§ WHAT YOU HAVE TO DO:
Rewrite the review between "March 14 – April" and "even more so.", inclusive, changing "depressing" to "disheartening".

§ EXCERPT:
Her Name is Dr. Franklin, You Git: “Photograph 51”

Pictured: Stacy Fischer; Photo by Maggie Hall

Presented by The Nora Theatre Company
A Catalyst Collaborative@MIT Production
The Brit d’Arbeloff Women in Science Production Series
Written by Anna Ziegler
Directed by Rebecca Bradshaw
Voice and dialect coaching by Rebecca Schneebaum

March 14 – April 14, 2019
Central Square Theater
450 Massachusetts Avenue
Cambridge, Massachusetts 02139
CST on Facebook

Trigger warnings: vintage sexism, gaslighting, victim blaming

Critique by Kitty Drexel

(Cambridge, MA) Photograph 51 is depressing – not because it’s a depressing play, but because it tells us (STEM researchers, women, women within STEM, etc.) how little progress towards gender equality we have made since Dr. Rosalind Franklin discovered the structure of DNA. Her work, her words went largely ignored and men took all of the credit for her work. This is disturbing. That women in STEM are still silenced is even more so.  

There exist many articles and books on this fascinating scientist. Photograph 51 examines Dr. Franklin’s (Stacy Fischer) working relationships with scientists Maurice Williams (Barlow Adamson), beleaguered grad student Raymond Gosling (Josh Gluck), Donald Caspar (Jesse Hinson), James Hinson (Michael Underhill), and Francis Crick (John Tracey). Dr. Franklin’s cohorts narrate her discoveries and setbacks. The men perceive themselves as average blokes; they perceive Dr. Franklin as a truculent old maid who can’t take a joke. Dr. Franklin doesn’t want to perceive anyone; she wants to work. History tells us that she accomplished great things in her 37 years, and so did they.

§ SUPPLIED INFORMATION:

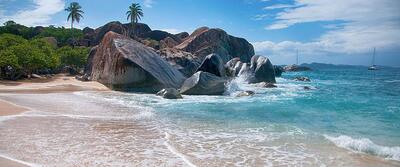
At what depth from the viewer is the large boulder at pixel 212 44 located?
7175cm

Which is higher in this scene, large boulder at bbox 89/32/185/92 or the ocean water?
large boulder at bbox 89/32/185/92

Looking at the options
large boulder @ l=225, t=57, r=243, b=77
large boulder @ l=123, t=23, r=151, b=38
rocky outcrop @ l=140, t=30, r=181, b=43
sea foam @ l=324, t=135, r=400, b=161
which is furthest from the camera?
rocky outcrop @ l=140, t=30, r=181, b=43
...
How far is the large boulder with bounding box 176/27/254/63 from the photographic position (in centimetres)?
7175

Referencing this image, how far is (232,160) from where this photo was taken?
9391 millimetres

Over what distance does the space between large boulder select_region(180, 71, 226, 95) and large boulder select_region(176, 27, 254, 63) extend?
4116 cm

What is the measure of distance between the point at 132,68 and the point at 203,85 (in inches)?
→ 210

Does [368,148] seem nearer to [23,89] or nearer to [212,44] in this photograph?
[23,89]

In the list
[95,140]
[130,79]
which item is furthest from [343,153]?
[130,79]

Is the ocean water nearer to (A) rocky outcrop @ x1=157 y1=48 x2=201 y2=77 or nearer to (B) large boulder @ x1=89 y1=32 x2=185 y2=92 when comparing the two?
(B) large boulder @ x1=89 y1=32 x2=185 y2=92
* * *
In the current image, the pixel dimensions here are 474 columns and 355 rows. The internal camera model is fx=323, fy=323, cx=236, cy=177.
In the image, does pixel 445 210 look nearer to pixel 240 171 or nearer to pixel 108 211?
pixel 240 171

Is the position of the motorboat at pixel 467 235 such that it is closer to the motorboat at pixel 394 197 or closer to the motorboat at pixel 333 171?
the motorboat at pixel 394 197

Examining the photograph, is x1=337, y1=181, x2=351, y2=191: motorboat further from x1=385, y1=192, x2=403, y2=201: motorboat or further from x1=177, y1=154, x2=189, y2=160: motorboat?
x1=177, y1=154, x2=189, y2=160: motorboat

§ ANSWER TO THIS PROBLEM:
March 14 – April 14, 2019
Central Square Theater
450 Massachusetts Avenue
Cambridge, Massachusetts 02139
CST on Facebook

Trigger warnings: vintage sexism, gaslighting, victim blaming

Critique by Kitty Drexel

(Cambridge, MA) Photograph 51 is disheartening – not because it’s a disheartening play, but because it tells us (STEM researchers, women, women within STEM, etc.) how little progress towards gender equality we have made since Dr. Rosalind Franklin discovered the structure of DNA. Her work, her words went largely ignored and men took all of the credit for her work. This is disturbing. That women in STEM are still silenced is even more so.